Space Food Sticks were developed as part of the US Aerospace Program
This ‘energy snack’ was unlike anything this world had seen before. Here’s everything you ever wanted to know about Space Food Sticks ... and why they may soon return.
Space Food Sticks.
Reminiscent of the protein bars from Snowpiercer with a hint of Soylent Green, Space Food Sticks as a confection were born of the 1960s Space Race, a time when The Future Was Now and the Jetsons ruled.
Marketed and patented by creators Pillsbury as essentially the first protein bar, though a cursory glance at the label will tell you that they’re far from a health food.
Space Food Sticks were a “non-frozen balanced energy snack in rod form containing nutritionally balanced amounts of carbohydrate, fat and protein.”
With the two primary ingredients listed as glucose and corn syrup, this was clearly a wild time to be in advertising.
But did you know that ‘Space Food Sticks’ isn’t just a clever name, and that they actually have their roots at NASA?

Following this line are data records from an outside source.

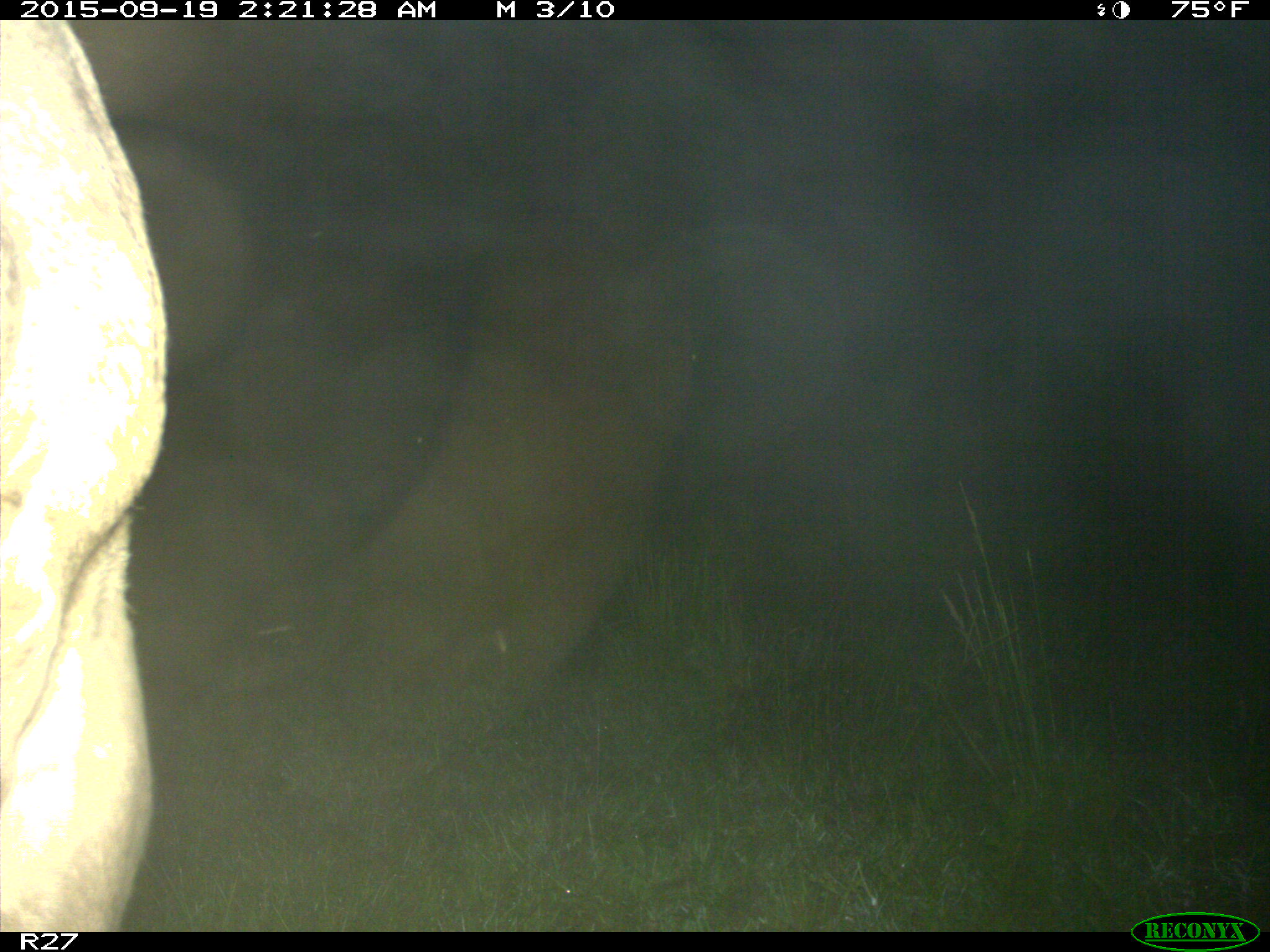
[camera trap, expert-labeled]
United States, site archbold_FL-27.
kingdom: Animalia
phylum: Chordata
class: Mammalia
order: Artiodactyla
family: Bovidae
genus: Bos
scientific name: Bos taurus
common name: domestic cow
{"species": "Bos taurus (domestic cow)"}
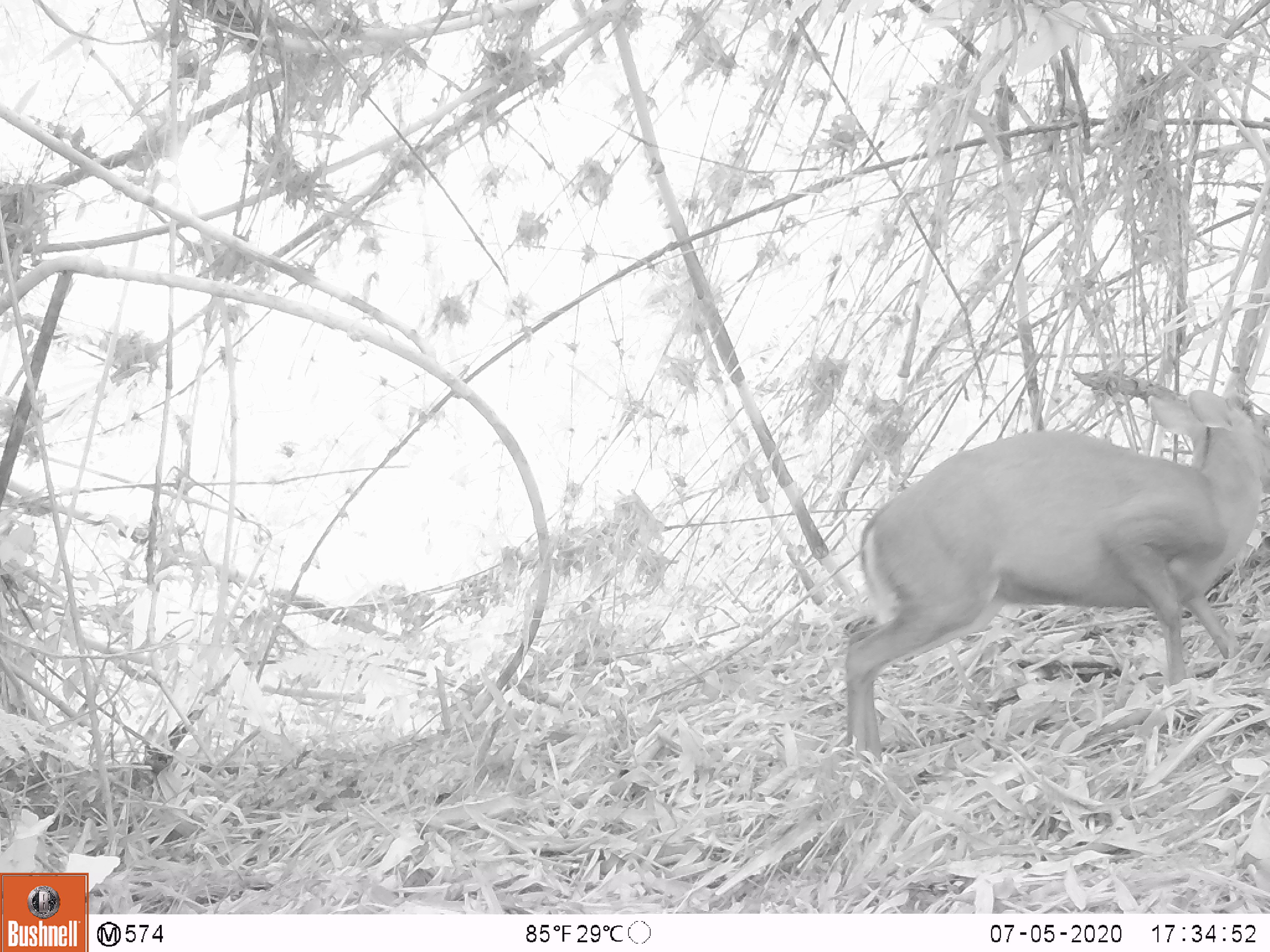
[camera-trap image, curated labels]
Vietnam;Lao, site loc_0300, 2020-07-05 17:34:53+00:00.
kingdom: Animalia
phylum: Chordata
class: Mammalia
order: Artiodactyla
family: Cervidae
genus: Muntiacus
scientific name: Muntiacus rooseveltorum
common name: roosevelt's muntjac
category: roosevelts muntjac group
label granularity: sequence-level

Related story: World’s first chicken nugget has been launched into space
The Pillsbury Company’s chief food technologist, Howard Bauman and his team were instrumental in creating the first solid food consumed by a NASA astronaut: small food cubes eaten by Scott Carpenter on board Aurora 7 in 1962.
Space food cubes were followed by other space-friendly foods from Pillsbury’s engineers, like non-crumbly cake, relish that could be served in slices, and shelf-stable meat.
Produced in Australia from 1971 until 2014 (plus a brief revival in 2019 to mark 50 years since the moon landing) in caramel and chocolate flavours, folks either loved or loathed these treats.
Space Food Sticks may have been a food of the future, but many are happy to leave them in the past.
However, if you sit in the former camp, you could hold the key to bringing the Space Food Sticks back.
A change.org petition has been making the rounds, with culinary cosmonauts hoping to launch the snack back onto supermarket shelves.
Now that would be out of this world.